Specifically, Adrian presented from the perspective of someone in 2027 looking at us then (in 2017), in awe of how readily everyone accepted ongoing, intimate surveillance in the home through devices from Amazon and Google, after buckling so strongly in response to CCTVs in the 1990s.

It’s two years later and nothing freaky has happened with Siris or Alexas (yet). But we have gotten less trusting of surveillance in the home as we continue to learn more about the implications of our data; surveillance capitalism is emerging from academia to the mainstream.

That is, we’re more aware and (legitimately) wary of how our personal data can easily be misused in consumer free and commercial services. But what about surveillance in the workplace?

This screenshot is not from the Circle. It’s an enterprise tool licensed by major companies to encourage their staff to post content about their company on a business-social network.

It is opt in, and the marketing doesn’t suggest companies tie job performance to these dashboards (though…their client endorsers advocate using them to exert social pressure among teammates). And, in fairness, corporations have been able to monitor at least some of their staff’s activity for a long time (though…maybe not quite to the extent that technology offers today. At all).

As the past few years certainly remind us, just because you can, doesn’t mean you should. Guess we’ll see.

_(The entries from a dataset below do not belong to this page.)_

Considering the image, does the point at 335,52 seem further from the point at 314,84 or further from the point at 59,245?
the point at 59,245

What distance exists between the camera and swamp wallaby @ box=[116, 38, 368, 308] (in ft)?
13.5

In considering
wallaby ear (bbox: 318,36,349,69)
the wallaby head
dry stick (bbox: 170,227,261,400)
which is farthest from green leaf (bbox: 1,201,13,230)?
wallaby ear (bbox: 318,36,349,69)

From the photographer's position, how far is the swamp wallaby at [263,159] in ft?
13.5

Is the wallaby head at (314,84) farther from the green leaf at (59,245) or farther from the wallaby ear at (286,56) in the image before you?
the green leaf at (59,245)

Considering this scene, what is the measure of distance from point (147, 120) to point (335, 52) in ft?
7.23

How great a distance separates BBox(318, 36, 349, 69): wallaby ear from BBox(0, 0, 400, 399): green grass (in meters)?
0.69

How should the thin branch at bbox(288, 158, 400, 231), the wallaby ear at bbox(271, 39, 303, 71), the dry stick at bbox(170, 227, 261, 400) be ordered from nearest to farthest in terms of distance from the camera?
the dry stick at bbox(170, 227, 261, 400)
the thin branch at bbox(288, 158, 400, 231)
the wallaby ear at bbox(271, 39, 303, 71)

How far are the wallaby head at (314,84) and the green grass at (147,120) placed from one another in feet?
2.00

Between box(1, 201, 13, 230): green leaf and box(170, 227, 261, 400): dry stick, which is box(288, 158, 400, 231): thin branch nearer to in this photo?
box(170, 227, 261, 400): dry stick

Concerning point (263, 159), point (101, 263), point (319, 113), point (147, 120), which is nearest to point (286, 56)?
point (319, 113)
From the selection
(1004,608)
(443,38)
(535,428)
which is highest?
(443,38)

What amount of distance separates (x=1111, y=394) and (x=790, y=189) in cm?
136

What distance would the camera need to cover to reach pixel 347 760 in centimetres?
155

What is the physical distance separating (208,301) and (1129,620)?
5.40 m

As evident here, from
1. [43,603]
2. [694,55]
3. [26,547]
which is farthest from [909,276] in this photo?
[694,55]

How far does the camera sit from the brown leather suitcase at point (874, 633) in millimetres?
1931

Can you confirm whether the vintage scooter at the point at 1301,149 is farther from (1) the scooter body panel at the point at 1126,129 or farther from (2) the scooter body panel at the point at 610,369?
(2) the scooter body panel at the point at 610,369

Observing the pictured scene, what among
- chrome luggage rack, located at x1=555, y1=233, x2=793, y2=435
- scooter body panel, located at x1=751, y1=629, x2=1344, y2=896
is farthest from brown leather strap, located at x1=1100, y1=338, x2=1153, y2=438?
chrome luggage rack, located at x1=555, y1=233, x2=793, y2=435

p.s. just came across this Quartz piece – from two years ago – lamenting the advent of corporate surveillance (and echoing my fears of Slack). la la la.

Women Do Tech

Cross-posted from Mozilla

This June, two of my worlds collided beautifully when my employer, Mozilla, announced its sponsorship of a prize for the most privacy-respecting Women Startup Challenge finalist in the EU. On the side, I’d been volunteering with the organizers, Women Who Tech, for three years. So how did this all come together? And why?

When I joined Mozilla in 2011 to help run WebFWD, I was excited to support open source startups and their founders. The role was a great marriage of my experience with venture and startups, along with my desire to support innovation globally. As my role at Mozilla has evolved, my passion to support technologists globally has grown; today in my day job, I get to help our own developers around the world be more productive; and I’m still helping others “outside” Mozilla, as a mentor with WXR Fund and Hackers/Founders.

In 2015 when I met the organizers on a shared dist list, they were (and have since remained) focused on solving one big, persistent problem: less than 2% of all venture funding goes to women-led startups. Note that’s in the U.S.; the EU is a bit better, at 11%, but still far from ideal.

Compelled by the scope (and maddening nature) of the problem (and the tenacity and skill of the Women Who Tech team), I raised my hand. First, I helped recruit some online event panelists, including Julie Wainwright and Rebecca Eisenberg. Later, I helped design the startup challenge and have acted as an online and in-person judge. There I saw firsthand the caliber of the participating teams, which made me further lament the wasted opportunity that the current funding environment poses — not only for women founders, but for all the people they could serve if they only had the funding. Everyone loses.
Judging the first Women Startup EU Challenge in May 2017 @ London City Hall

When a broad mix of humans are behind technology, it leads to better outcomes, both in product and people. And, if you read through Mozilla’s Manifesto, you’ll see that Mozilla cares deeply about not just technology, but how technology impacts humans. While funding is hardly the only disparity between men and women in tech, it is significant, as it determines who will be driving what solutions for our future. For all of these reasons and more, I’m thrilled to see the visions of Mozilla and Women Who Tech come together.